- [Problems to work on]:
(1) Transcribe the pygsva description from "Additionally, GSVA enables" up to and including "nucleotide polymorphisms (SNPs).".
(2) Summarize the pygsva description in two sentences.
(3) Resume the pygsva description from the point where it stops.

- [Text block]:

<<<<

GSVA package for Python

These details have not been verified by PyPI

Project links

Homepage

Project description

pygsva: Gene Set Variation Analysis in Python

Gene Set Variation Analysis (GSVA) is a powerful gene set enrichment method designed for single-sample analysis. It enables pathway-centric analyses of molecular data by shifting the functional unit of analysis from individual genes to gene sets. This approach is particularly useful for bulk microarray, RNA-seq, and other molecular profiling data types, providing a pathway-level view of biological activity.

Overview

GSVA transforms an input gene-by-sample expression data matrix into a gene-set-by-sample expression data matrix, representing pathway activities. This transformed data can then be utilized with classical analytical methods such as:

Differential Expression
Classification
Survival Analysis
Clustering
Correlation Analysis

Additionally, GSVA enables pathway comparisons with other molecular data types, such as microRNA expression, binding data, copy-number variation (CNV), or single nucleotide polymorphisms (SNPs).

>>>>

- [Material shown]:

<<<<

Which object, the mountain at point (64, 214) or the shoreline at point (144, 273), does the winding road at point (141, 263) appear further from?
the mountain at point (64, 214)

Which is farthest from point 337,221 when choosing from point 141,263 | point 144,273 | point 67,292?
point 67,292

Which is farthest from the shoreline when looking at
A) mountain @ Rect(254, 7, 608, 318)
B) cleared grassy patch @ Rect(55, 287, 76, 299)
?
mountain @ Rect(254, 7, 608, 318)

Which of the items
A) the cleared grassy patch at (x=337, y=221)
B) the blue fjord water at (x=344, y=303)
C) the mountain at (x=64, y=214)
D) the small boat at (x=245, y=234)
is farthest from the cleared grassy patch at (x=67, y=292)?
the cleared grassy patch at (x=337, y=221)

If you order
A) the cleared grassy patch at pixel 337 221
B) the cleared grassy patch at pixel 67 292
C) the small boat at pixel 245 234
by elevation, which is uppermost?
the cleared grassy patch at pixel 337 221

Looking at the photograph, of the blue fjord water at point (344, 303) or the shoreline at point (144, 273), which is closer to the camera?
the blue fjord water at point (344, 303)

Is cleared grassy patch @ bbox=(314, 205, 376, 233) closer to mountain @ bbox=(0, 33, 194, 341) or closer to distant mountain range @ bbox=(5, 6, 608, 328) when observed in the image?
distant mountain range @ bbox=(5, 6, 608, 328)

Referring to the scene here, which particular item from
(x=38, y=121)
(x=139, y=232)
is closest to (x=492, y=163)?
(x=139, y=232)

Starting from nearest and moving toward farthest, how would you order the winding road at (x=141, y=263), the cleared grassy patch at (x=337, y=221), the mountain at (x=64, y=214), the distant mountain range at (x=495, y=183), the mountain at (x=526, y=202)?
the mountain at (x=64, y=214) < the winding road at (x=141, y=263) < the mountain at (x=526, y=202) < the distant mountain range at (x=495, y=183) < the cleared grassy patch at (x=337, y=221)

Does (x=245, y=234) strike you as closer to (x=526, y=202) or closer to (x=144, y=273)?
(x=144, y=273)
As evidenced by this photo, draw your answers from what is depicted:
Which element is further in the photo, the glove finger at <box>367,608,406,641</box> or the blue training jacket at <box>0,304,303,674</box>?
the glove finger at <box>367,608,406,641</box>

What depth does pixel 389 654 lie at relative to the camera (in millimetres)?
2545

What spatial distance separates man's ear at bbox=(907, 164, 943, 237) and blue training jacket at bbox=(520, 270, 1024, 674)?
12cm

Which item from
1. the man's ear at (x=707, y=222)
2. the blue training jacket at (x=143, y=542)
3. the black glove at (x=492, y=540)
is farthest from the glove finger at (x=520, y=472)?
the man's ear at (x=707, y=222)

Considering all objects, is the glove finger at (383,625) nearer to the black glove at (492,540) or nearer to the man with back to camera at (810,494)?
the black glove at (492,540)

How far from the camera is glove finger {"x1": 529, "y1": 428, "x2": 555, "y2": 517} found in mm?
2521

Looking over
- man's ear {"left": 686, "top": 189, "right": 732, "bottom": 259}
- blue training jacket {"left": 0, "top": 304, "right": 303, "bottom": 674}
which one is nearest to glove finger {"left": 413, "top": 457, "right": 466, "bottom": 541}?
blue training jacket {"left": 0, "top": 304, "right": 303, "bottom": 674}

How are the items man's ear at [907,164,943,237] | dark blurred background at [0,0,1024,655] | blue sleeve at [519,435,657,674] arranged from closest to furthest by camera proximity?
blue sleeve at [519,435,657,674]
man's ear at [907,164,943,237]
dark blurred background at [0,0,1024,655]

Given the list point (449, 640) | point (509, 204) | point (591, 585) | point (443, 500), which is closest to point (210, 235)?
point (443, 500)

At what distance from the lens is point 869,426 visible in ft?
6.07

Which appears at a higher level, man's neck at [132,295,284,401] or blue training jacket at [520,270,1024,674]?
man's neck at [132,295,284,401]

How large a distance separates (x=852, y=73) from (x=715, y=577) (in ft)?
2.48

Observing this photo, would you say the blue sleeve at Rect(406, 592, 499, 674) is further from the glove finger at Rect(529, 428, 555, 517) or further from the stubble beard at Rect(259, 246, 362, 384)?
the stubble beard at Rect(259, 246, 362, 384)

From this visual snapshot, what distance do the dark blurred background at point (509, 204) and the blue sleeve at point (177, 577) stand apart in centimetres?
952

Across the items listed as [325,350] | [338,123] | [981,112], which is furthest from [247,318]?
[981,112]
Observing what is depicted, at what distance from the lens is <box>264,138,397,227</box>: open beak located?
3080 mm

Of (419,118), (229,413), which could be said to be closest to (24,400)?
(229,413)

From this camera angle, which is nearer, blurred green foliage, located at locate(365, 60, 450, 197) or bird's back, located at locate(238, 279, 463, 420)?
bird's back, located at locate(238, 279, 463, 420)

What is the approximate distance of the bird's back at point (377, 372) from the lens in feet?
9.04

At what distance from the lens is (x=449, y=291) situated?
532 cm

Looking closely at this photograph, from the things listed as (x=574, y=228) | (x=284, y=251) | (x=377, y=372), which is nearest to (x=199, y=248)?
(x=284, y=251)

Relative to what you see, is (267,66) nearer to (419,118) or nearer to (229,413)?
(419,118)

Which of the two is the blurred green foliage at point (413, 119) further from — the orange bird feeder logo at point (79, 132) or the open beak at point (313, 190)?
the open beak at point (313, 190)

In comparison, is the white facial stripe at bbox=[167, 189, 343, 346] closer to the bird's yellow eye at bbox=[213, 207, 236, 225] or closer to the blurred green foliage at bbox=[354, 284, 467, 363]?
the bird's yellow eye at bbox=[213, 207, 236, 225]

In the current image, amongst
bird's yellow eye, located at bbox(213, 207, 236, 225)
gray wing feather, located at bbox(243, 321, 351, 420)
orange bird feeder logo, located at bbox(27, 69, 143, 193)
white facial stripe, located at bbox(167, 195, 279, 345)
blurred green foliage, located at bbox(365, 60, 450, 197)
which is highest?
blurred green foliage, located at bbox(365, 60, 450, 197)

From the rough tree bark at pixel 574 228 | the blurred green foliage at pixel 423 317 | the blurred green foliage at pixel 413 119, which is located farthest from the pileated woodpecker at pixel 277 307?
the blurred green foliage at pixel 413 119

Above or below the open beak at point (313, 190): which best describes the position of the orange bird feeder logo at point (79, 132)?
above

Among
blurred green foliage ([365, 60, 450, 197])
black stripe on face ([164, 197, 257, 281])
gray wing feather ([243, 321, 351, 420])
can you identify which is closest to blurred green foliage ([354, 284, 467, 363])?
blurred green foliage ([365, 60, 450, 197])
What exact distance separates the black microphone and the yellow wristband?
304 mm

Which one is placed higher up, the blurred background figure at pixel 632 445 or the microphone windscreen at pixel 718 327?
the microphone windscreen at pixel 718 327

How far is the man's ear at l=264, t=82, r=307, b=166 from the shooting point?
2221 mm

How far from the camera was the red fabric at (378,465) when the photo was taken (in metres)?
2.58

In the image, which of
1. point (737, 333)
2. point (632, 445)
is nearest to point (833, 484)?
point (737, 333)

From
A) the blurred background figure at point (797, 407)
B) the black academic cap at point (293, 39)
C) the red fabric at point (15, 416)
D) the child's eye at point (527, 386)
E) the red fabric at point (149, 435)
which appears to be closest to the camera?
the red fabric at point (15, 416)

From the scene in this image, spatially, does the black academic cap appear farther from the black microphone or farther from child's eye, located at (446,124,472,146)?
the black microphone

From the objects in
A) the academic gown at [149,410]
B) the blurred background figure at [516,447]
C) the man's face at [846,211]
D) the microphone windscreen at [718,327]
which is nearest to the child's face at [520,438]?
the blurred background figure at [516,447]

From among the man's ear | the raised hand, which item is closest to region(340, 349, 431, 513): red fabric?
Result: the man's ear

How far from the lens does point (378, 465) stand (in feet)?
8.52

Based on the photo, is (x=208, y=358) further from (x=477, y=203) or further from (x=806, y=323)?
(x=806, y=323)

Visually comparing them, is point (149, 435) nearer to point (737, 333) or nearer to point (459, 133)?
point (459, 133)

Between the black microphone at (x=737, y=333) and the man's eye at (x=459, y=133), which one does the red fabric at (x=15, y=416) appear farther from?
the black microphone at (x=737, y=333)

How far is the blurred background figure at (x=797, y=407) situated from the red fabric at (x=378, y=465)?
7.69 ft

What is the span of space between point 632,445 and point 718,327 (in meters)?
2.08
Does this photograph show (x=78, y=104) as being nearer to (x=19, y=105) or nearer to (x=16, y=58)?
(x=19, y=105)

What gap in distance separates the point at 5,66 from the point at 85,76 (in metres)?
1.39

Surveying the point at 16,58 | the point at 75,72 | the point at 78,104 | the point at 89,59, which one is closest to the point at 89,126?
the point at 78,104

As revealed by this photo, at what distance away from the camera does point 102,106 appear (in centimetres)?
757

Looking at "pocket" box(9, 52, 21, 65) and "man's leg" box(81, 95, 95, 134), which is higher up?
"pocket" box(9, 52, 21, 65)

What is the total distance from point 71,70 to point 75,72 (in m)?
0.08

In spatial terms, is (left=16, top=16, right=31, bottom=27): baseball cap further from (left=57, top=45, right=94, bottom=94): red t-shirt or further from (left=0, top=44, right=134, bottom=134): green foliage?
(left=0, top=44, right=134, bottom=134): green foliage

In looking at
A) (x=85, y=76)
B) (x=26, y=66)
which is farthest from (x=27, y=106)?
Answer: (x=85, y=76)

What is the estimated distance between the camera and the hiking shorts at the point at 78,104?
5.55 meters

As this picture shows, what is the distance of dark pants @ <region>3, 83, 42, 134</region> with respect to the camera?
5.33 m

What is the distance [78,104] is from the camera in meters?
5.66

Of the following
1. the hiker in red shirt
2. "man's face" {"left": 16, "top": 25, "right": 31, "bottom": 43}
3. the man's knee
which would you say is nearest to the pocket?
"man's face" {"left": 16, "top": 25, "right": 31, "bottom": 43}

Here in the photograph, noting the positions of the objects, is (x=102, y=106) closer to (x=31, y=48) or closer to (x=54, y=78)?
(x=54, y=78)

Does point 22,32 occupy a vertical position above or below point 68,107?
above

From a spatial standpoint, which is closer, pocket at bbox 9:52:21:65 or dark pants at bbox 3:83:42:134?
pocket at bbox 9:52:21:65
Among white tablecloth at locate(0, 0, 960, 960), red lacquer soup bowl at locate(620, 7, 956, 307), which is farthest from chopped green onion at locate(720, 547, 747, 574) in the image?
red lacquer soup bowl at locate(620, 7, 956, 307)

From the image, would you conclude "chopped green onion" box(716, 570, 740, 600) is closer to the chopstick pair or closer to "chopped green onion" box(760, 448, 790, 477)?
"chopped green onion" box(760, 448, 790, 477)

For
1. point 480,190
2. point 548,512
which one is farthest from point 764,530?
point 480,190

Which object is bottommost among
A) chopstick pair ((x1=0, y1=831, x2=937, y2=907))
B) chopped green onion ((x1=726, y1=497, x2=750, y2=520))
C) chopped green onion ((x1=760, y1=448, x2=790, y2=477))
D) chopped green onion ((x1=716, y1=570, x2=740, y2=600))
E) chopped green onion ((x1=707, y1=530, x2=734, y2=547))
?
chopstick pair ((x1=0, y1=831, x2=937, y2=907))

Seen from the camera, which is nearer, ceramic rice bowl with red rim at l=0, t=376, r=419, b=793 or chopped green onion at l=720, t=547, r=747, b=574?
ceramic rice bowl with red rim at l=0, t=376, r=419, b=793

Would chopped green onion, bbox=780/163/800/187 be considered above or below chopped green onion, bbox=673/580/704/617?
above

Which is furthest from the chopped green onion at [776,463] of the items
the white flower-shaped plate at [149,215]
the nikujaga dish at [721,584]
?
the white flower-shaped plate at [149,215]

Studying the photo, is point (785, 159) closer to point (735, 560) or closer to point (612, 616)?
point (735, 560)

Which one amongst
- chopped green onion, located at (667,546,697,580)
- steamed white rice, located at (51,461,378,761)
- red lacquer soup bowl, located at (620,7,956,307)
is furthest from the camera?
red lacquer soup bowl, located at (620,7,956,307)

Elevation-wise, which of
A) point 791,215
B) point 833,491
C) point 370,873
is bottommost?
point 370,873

>>>>

- [Answers to this exercise]:
(1)
Additionally, GSVA enables pathway comparisons with other molecular data types, such as microRNA expression, binding data, copy-number variation (CNV), or single nucleotide polymorphisms (SNPs).

(2) pygsva is a Python package for Gene Set Variation Analysis (GSVA), a single-sample gene set enrichment method that moves the unit of analysis from individual genes to gene sets and is suited to bulk microarray, RNA-seq, and other molecular profiling data. GSVA turns a gene-by-sample expression matrix into a gene-set-by-sample matrix of pathway activities that can be used with classical methods such as differential expression, classification, survival analysis, clustering, and correlation analysis, and it also enables pathway comparisons with other molecular data types.

(3)
Performance

Version 0.2.0 includes significant performance optimizations with vectorized NumPy operations:

Method	Small (1K×100)	Medium (5K×200)	Large (10K×500)
GSVA (Gaussian)	0.5s	4.2s	31.6s
GSVA (none)	0.2s	1.5s	10.9s
ssGSEA	0.2s	1.1s	7.1s
PLAGE	0.4s	2.1s	7.2s
Z-score	0.1s	0.5s	1.1s

For very large datasets (19,000 genes × 1,500 samples), GSVA with kcdf='Gaussian' completes in ~4 minutes (previously 52 minutes).

Methods

The pygsva package provides Python implementations of four single-sample gene set enrichment methods:

1. PLAGE (Pathway Level Analysis of Gene Expression)

Reference: Tomfohr, Lu, and Kepler (2005)
Standardizes expression profiles over the samples.
Performs Singular Value Decomposition (SVD) on each gene set.
The coefficients of the first right-singular vector are returned as pathway activity estimates.

2. Z-Score Method

Reference: Lee et al. (2008)
Standardizes expression profiles over the samples.
Combines standardized values for each gene in a gene set.

3. ssGSEA (Single-Sample Gene Set Enrichment Analysis)

Reference: Barbie et al. (2009)
Calculates enrichment scores as the normalized difference in empirical cumulative distribution functions (CDFs) of gene expression ranks inside and outside the gene set.
By default, the pathway scores are normalized by dividing them by the range of calculated values.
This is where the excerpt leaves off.